The book and exhibit depict a Hoboken in limbo between its industrial heyday and its reemergence as a hotbed of residential development, documenting the people, street scenes, block parties, parades, and festivals that are an integral part of Hoboken’s essential character. Although many storefronts were vacant, many apartment buildings were dilapidated, and the padlocked waterfront was patrolled by packs of feral dogs, the people who lived here were determined to make a better life for themselves.
Before the urban-professional migration of the 1980s, Hoboken was populated by a colorful mix of born and raised Hobokenites, who proudly carried on centuries-old traditions such as saints’ festivals with feast bombs and long lines for fresh zeppole; more recent arrivals, including Puerto Ricans, who arrived just as factory jobs were leaving; and a new wave of bohemian “immigrants,” artists and musicians lured by affordable rents and spacious lofts in abandoned factories.

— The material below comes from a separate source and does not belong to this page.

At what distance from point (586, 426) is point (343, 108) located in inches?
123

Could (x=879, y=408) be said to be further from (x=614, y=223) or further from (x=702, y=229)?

The book unites three distinct views of the city: Caroline Carlson’s photographs of the children of the city and their families; John Conn’s stark views of storefronts and buildings, some of which are long gone; and Benedict Fernandez’ street scenes and images of the working waterfront. The photos are accompanied by two poignant essays: one by a born-and-raised Hobokenite, Anthony DePalma, now a New York Times reporter, who witnessed the changes to his hometown, and the other by Sada Fretz, who moved her family here in the 1970s and saw the city with fresh eyes.
The 190-page book was designed by local artist and graphic designer McKevin Shaughnessy, and was partially funded by contributions from members and friends of the Museum. The exhibit, lecture series, and book were made possible through a special project grant from the New Jersey Historical Commission, a division of the Department of State.